Mother Scholastica died peacefully in the early evening of June 11, 1911.  There was a great outpouring of grief from her Community, her friends, the bishop and clergy, and all of those she had touched in her life.  The funeral was held at Sacred Heart Cathedral. Bishop McGolrick, in his sermon, praised her:  “I thank God over and over again for the grace given to me of such a dear friend—in my city and my life.  … She held a firm grasp on all details of business, a strong common sense in prosecuting every work undertaken.  She saw the gradual growth of the work from its infancy to its present vigor and thanked God for his grace given her to do so much.  …May her good work grow and prosper.  Her prayer was that her Community might continue to spread more and more, doing good for souls and glorifying God.”  To another friend at another time, he said what has come to be a summing up of her life:  “She built my diocese.”  In the nearly 120 years of  its existence, the St.

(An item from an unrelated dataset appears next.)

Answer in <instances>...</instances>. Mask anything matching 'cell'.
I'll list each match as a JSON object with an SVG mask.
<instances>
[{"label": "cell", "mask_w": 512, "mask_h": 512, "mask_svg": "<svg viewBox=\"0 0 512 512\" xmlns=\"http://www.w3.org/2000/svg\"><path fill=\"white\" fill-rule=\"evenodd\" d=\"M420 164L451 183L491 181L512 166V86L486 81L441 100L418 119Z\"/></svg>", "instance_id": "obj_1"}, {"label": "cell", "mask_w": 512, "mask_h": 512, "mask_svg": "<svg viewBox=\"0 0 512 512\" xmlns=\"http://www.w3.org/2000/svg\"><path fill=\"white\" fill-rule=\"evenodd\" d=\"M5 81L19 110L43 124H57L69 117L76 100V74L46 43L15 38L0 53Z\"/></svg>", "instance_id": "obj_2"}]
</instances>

Scholastica Community has in many ways continued Mother Scholastica’s project of building the Diocese of Duluth:  in early years by teaching in the parish schools and in schools owned by the Community, by administering and working in the hospitals and other institutions;  at the present time through our sponsored institutions, particularly the Benedictine Health System, St. Mary’s Medical Center, and The College of St. Scholastica.

Quotations are from a dictated autobiography, memoirs of Sister Scholastica Bush, and notes taken of Mother Scholastica’s addresses to the Community.  Photos from Monastery Archives.